Existing law authorizes the Public Utilities Commission to supervise and regulate every public utility in the state, including telephone corporations, and to fix just and reasonable rates and charges for public utilities. Existing law establishes the state's 6 universal service funds in the State Treasury, including the California High-Cost Fund-A Administrative Committee Fund (CHCF-A) and the California High-Cost Fund-B Administrative Committee Fund (CHCF-B) , and provides that moneys in each of the state's universal service funds are the proceeds of rates and are held in trust for the benefit of ratepayers and to compensate telephone corporations for their costs of providing universal service. Moneys in the funds may only be expended to accomplish specified telecommunications universal service programs, upon appropriation in the annual Budget Act or upon supplemental appropriation. Existing law, the CHCF-A program, until January 1, 2028, requires the commission to develop, implement, and maintain a suitable program to establish a fair and equitable local rate structure aided by universal service rate support to small independent telephone corporations that serve rural areas and are subject to rate-of-return regulation by the commission. Existing law, the CHCF-B program, until January 1, 2028, requires the commission to develop, implement, and maintain a suitable, competitively neutral, and broad-based program to establish a fair and equitable local rate support structure aided by universal service rate support to telephone corporations serving areas where the cost of providing services exceeds rates charged by providers, as determined by the commission.

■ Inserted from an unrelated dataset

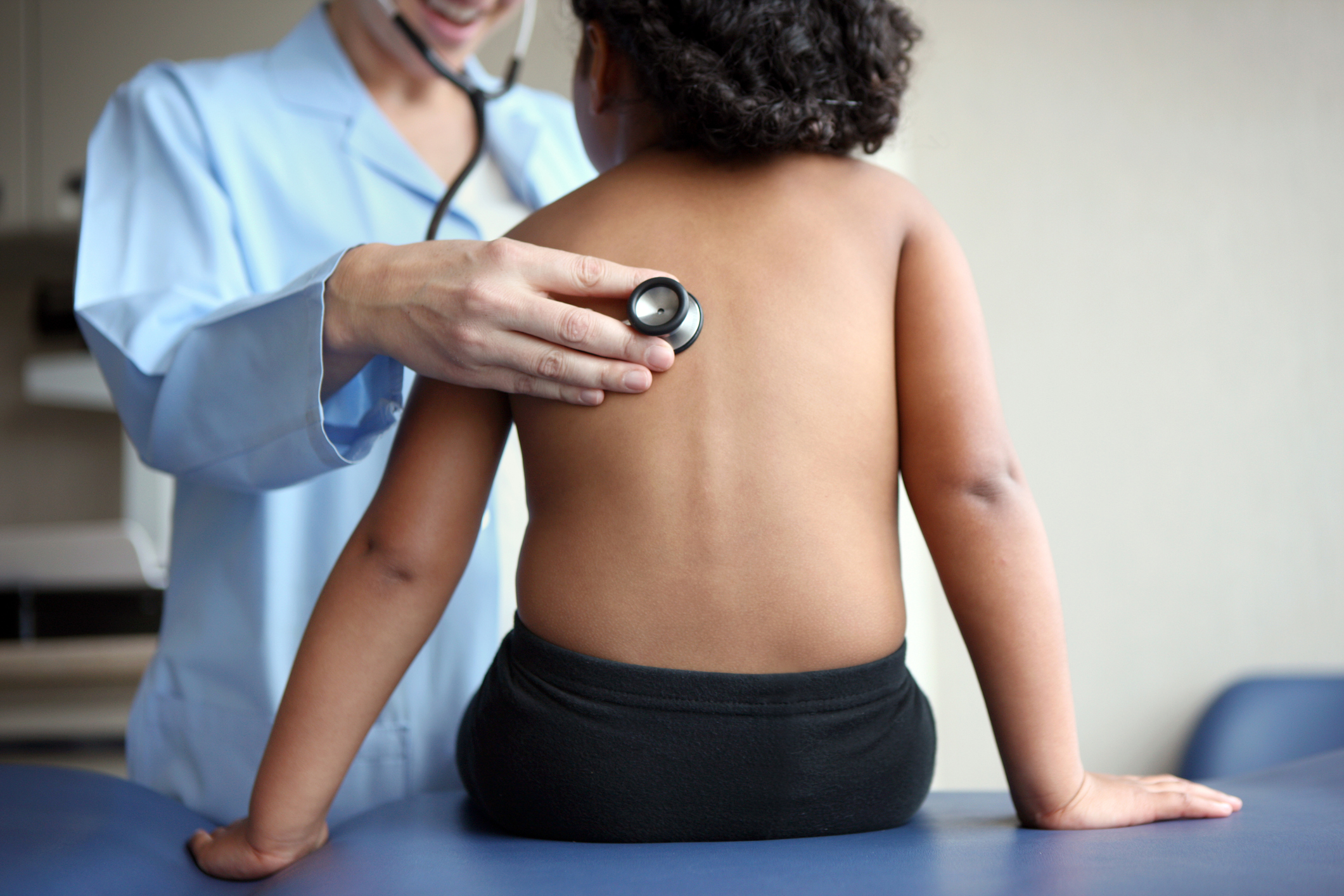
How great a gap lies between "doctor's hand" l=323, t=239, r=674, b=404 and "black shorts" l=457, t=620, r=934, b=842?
19 cm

This bill would extend the CHCF-A program and CHCF-B program requirements to January 1, 2033.
Under existing law, a violation of the Public Utilities Act or an order, decision, rule, direction, demand, or requirement of the commission is a crime.
Because the CHCF-A program and CHCF-B program, which would extended under the provisions of this bill, are part of the act, and a violation of a commission action implementing the programs' requirements would be a crime, the bill would impose a state-mandated local program.
The California Constitution requires the state to reimburse local agencies and school districts for certain costs mandated by the state. Statutory provisions establish procedures for making that reimbursement.
This bill would provide that no reimbursement is required by this act for a specified reason.
This bill would declare that it is to take effect immediately as an urgency statute.